Al Gore gets handed a right hiding by my favourite Australian journalist, Andrew Bolt:


Billing records of the Nashville Electric Service revealed that the local Gore mansion—a 20-room, eight-bathroom behemoth with a well-lit heated pool—used more electricity each month than the average American household used in an entire year.

Use Less Gore had so many lights burning, heaters running, computers humming and gadgets whirring that he burned up 221,000 kilowatt-hours of electricity last year, or more than 20 times the national household average.

Worse, he was using more electricity now than he did before he made An Inconvenient Truth to hector us into making do with less.

And this isn’t even counting all the power he uses for his other two homes, and his endless flights around the world, in private jets and civil, to flog his film. 



Ouch, Bolt goes on:


Let’s work through those three common excuses.

So Gore has low-energy light bulbs.

And he still uses all this power? My god.

So Gore uses the local green power program.

But isn’t that green power just an add-on to the Nashville Energy Service’s main source of base-load power—gassy coal-fired power plants?

And doesn’t the NES’s green methane-burning plant still need to burn some dirty coal to work properly?

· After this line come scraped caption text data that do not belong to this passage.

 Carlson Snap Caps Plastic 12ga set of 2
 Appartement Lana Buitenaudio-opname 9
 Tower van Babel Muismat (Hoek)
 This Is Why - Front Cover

Don’t its emissions still contribute to global warming?

And so we get to Gore’s final excuse—the get-out-of-jail card of so many of our warming prophets of doom, from Alarmist of the Year Tim Flannery to that Jeremiah of the airport lounge, David Suzuki: Gore buys carbon offsets.

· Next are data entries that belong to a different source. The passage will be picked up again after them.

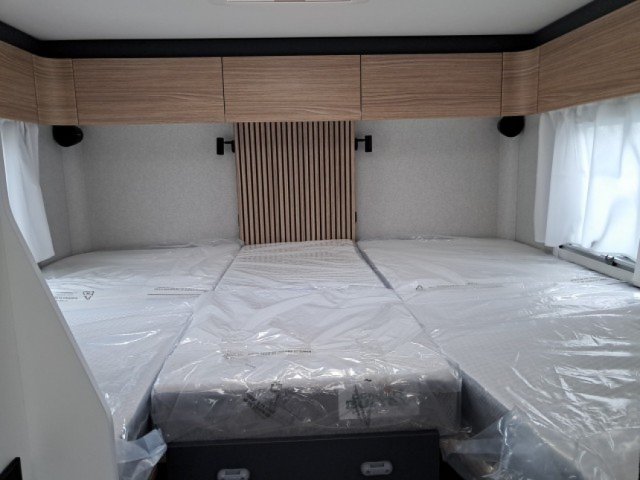 Bavaria Tren-D T740FGJ Nomade t 740 fgj - Photo 9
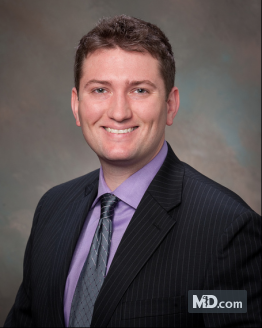 Photo of Dr. Adam H. Beall, MD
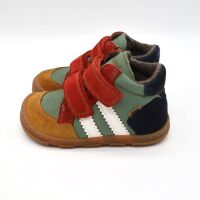 KOEL Barfußschuhe KALI SUEDE Green Alface 32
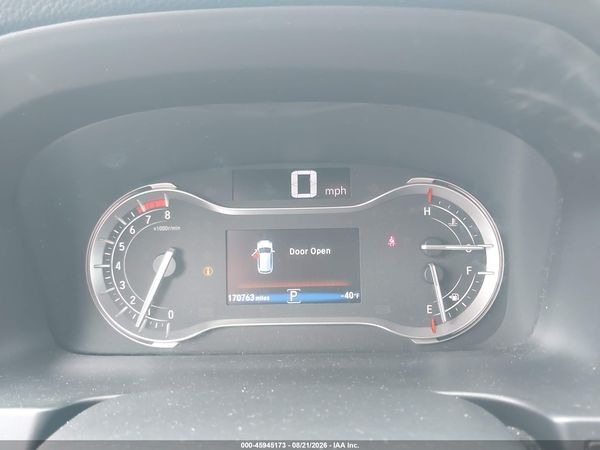 2016 HONDA PILOT EX-L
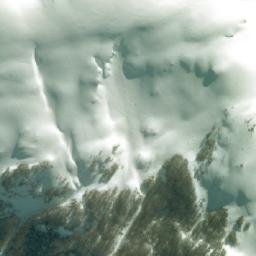 Satellite imagery of Cordón de los Barrancos, CL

That actually means he pays other folk to use less dirty power themselves, or take out the carbon dioxide he pumps out. It’s a bit like paying someone to starve so you can gorge.

But there are at least four problems with such offsets, the first of which is very particular to Gore. And that is Gore buys his offsets through Generation Investment Management, whose chairman is . . . Al Gore.

What’s more, GIM’s business is not to itself remove carbon from the air, but, it says, to “buy high quality companies at attractive prices that will deliver superior long-term investment returns”.



Looks bad for Al, what's the third excuse?


green groups now doubt many carbon offsets actually work.

For instance, the most common offset scheme—especially here—is to simply plant trees, often in places where people would probably plant them anyway.

But trees die and rot, and when they do they release much of the carbon they’ve trapped back into the air.

As Prof. Oliver Rackham, the Cambridge botanist and author, says: “Telling people to plant trees is like telling them to drink more water to keep down rising sea levels.” What goes in will come out.



But surely Gore's minions are making up for his sins, right?  Well, no:


Which reminds me of Laurie David, one of the producers of Gore’s An Inconvenient Truth.

David, too, demands we save the world by cutting our gasses, yet turns out to be as addicted to private jets as her friend Al.

Asked recently to explain such inconvenient hypocrisy, David spluttered: “Yes, I take a private plane on holiday a couple of times a year.”

But—and here’s where she shows she’s nobler than you—“I feel horribly guilty about it.”

See? The global warming faith is more about how you feel than what you actually do. Even the makers of An Inconvenient Truth demonstrate that. What a circus.



Oh dear.  Is anyone actually serious enough about Global Warming to do anything about it?  Or maybe the question should be: is anyone serious enough to do anything to stop earning money from it?  Al Gore certainly isn't.